Tiongkok Bakal Ubah Gurun Pasir Jadi Lahan Pangan Terbesar di Dunia
Foto: Sumber: BPS – Litbang KJ/and - KJ/ONESJAKARTA - Pemerintah Tiongkok sangat gencar mengonversi tanah gersang menjadi lahan-lahan pertanian. Hal itu untuk meningkatkan produktivitas penduduknya yang saat ini tercatat yang terbesar di dunia.
Jika dibandingkan dengan Amerika Serikat (AS) yang hanya memiliki 12 persen lahan subur, saat ini Tiongkok adalah penghasil agrikultur terbesar di dunia. Seluruh lahan yang tersedia ditanami secara intensif, dan pemerintah berinvestasi besar-besaran untuk meningkatkan produksi dan mengonversi lahan menjadi area tanam.
Sangat mengagumkan, negara besar seperti ini dikelola untuk menjadi penghasil suplai makanan. Seperti yang tampak pada wilayah Shenyang, hampir seluruhnya adalah gurun gersang. Berkat teknologi dan upaya pengairan, masyarakat dapat menanam sayuran dan buah-buahan tanpa bergantung pada hujan.
Sebagai hasilnya, antara lain bawang, semangka, melon, tomat, dan berbagai jenis produk lainnya yang membanjiri pasar internasional, dan rasanya dapat disetarakan dengan produk dari Italia.
Mengingat arti penting lahan pertanian, gurun pasir dan perluasannya menjadi masalah dan isu lingkungan di Tiongkok. Tanah berpasir yang saat ini mencakup 27 persen wilayah negara, terus berkembang meluas dengan cepat. Pada 2006, telah tumbuh menjadi 1.000 mil persegi per tahun, dari 600 mil persegi pertahun.
Musuh paling berbahaya Tiongkok adalah Gurun Gobi, yang berkembang 300 mil persegi melintasi Tiongkok dan Mongolia. Kawasan ini adalah gurun pasir paling kering di bumi. Pasir dan debu secara rutin beterbangan di permukiman penduduk, menutupi jalan raya dan jalur kereta api. Ratusan ton pasir menjadi polusi bagi Tiongkok.

Item tersimpan dari sebuah koleksi:

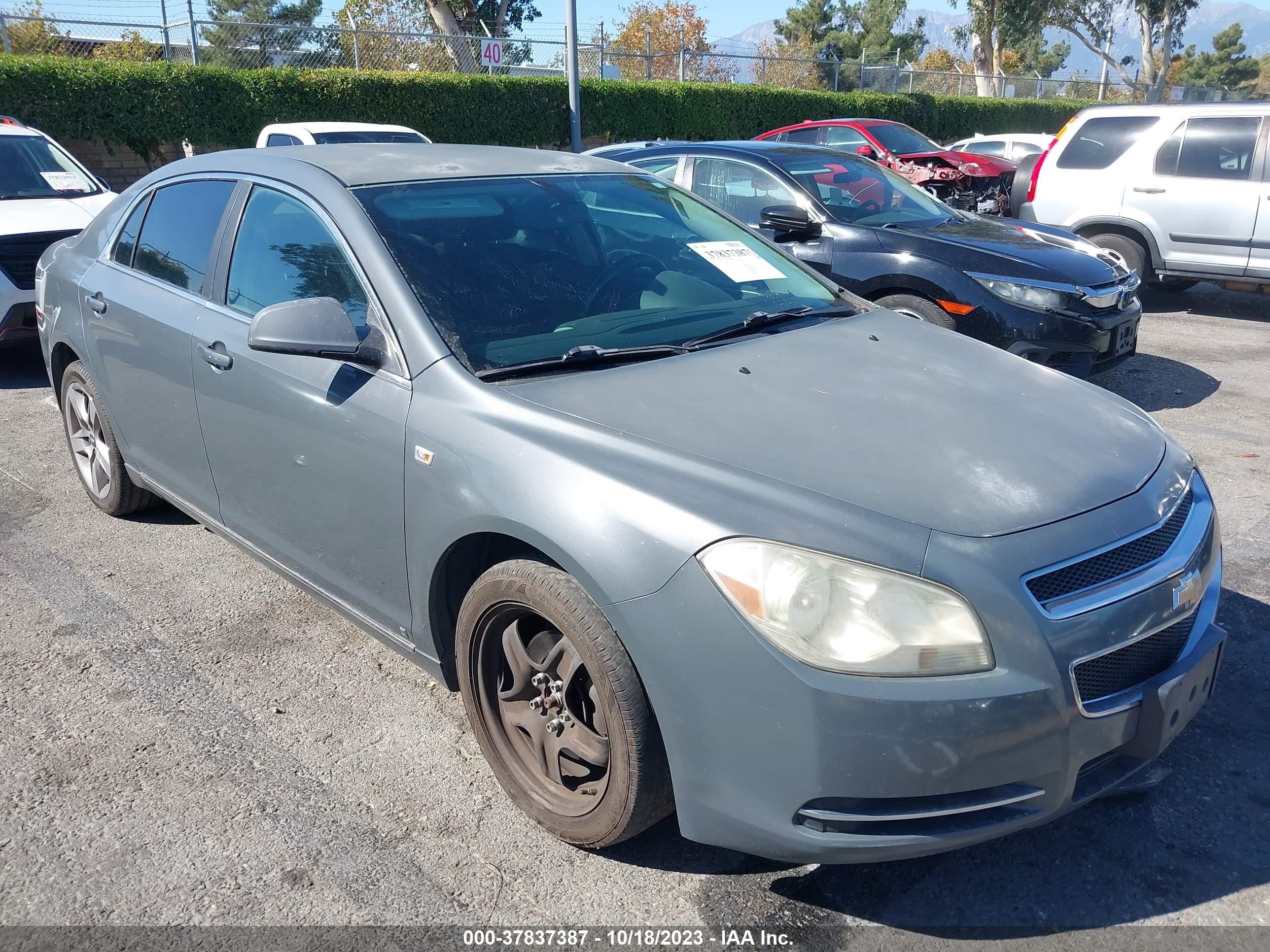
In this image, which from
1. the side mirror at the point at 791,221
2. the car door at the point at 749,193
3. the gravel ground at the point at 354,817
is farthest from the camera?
the car door at the point at 749,193

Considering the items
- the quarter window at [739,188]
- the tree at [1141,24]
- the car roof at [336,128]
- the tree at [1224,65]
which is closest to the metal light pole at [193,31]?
the car roof at [336,128]

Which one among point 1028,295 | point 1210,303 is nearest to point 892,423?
point 1028,295

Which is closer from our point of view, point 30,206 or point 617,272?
point 617,272

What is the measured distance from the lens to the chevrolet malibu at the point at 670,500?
6.89 ft

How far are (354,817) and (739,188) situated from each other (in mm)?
5576

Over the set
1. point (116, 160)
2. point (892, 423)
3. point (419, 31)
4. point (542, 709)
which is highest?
point (419, 31)

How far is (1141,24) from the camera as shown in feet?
156

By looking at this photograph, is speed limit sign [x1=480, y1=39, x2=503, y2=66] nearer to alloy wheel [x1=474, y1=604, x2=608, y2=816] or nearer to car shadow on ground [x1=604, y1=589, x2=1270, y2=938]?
alloy wheel [x1=474, y1=604, x2=608, y2=816]

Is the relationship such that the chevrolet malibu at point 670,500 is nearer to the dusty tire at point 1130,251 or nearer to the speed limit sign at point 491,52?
the dusty tire at point 1130,251

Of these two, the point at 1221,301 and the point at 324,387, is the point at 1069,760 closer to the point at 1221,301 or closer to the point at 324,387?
the point at 324,387

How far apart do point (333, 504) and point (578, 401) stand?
3.04 ft

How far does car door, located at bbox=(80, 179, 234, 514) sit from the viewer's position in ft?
12.1

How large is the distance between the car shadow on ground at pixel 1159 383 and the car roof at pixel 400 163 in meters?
4.46

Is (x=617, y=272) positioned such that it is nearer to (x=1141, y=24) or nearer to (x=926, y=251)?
(x=926, y=251)
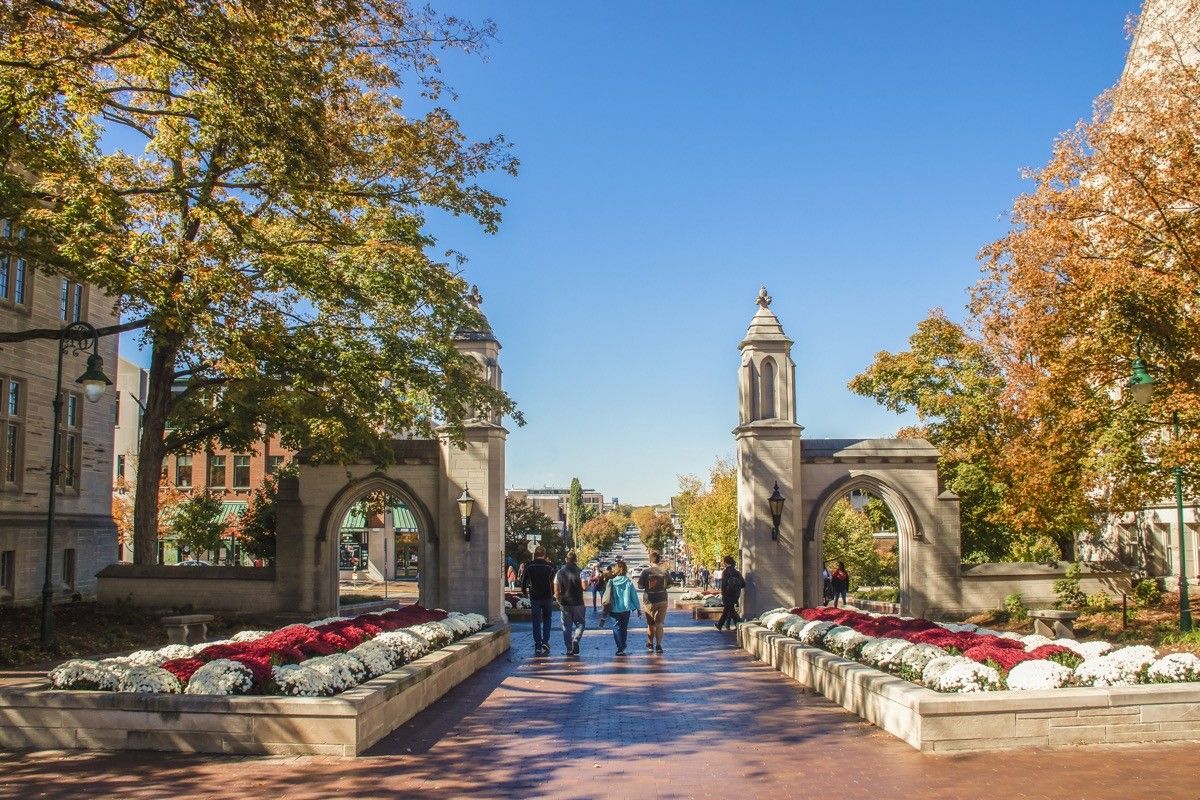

= DAFTAR TUGAS =
**A.** Jawab pertanyaan berikut berdasarkan artikel tentang gurun pasir Tiongkok.
(i) Berapa persen lahan subur yang dimiliki Amerika Serikat?
(ii) Wilayah mana yang disebut hampir seluruhnya adalah gurun gersang?
(iii) Berapa persen wilayah negara yang saat ini dicakup tanah berpasir?
**B.** Mohon tampilkan kembali bagian artikel tentang gurun pasir Tiongkok mulai dari "Sangat mengagumkan, negara" sampai dengan "bergantung pada hujan." tanpa perubahan apa pun.
**C.** Teruskan artikel tentang gurun pasir Tiongkok dari titik akhirnya.

= JAWABAN TUGAS =
**A.**
(i) 12 persen
(ii) Shenyang
(iii) 27 persen

**B.**
Sangat mengagumkan, negara besar seperti ini dikelola untuk menjadi penghasil suplai makanan. Seperti yang tampak pada wilayah Shenyang, hampir seluruhnya adalah gurun gersang. Berkat teknologi dan upaya pengairan, masyarakat dapat menanam sayuran dan buah-buahan tanpa bergantung pada hujan.

**C.**
"Tembok Raksasa Hijau"
Penelitian menyebutkan, badai pasir telah menimbulkan kerugian miliaran dollar bagi ekonomi negara ini. Hingga akhirnya pemerintah memutuskan untuk membangun "Tembok Raksasa Hijau".
Tidak seperti tembok yang dibangun sebelum masehi, tembok hijau Tiongkok adalah proyek hutan terbesar di planet ini. Targetnya adalah membangun "Sabuk Hijau" sepanjang 2.796 mil untuk membendung perluasan Gurun Gobi, sambil mereduksi polusi karbondioksida yang ada.
Bila berjalan sesuai rencana, pada tahun 2050 kawasan hutan Tiongkok akan mencapai 50 persen dari wilayah negara tersebut, dibanding hanya 5 persen saat ini. Program ini didesain untuk membendung dominasi gurun pasir yang datang dari kawasan utara Tiongkok. Program ini dinamai "Perlindungan Hutan dari Tiga Utara". Pada saat yang sama, juga disebut Tembok Besar Hijau Tiongkok.
Ide program ini diyakini datang dari mantan pemimpin Tiongkok, Deng Xiao Ping. Tidak lama lagi, setiap penduduk berusia minimal 18 tahun akan diwajibkan menanam tiga pohon, seperti ekaliptus atau pohon besar lainnya.
Warga desa akan didanai untuk menanam bibit, dan pada beberapa lokasi, pemerintah akan membebaskan lahan pribadi untuk program tersebut.
Tidak Layak
Kalau Tiongkok dengan teknologi mengubah gurun pasir menjadi lahan pangan, maka Indonesia malah sebaliknya mengubah lahan subur yang jadi sumber cadangan pangan menjadi hutan beton, misalnya Bandara Kertajati di Majalengka, Jawa Barat.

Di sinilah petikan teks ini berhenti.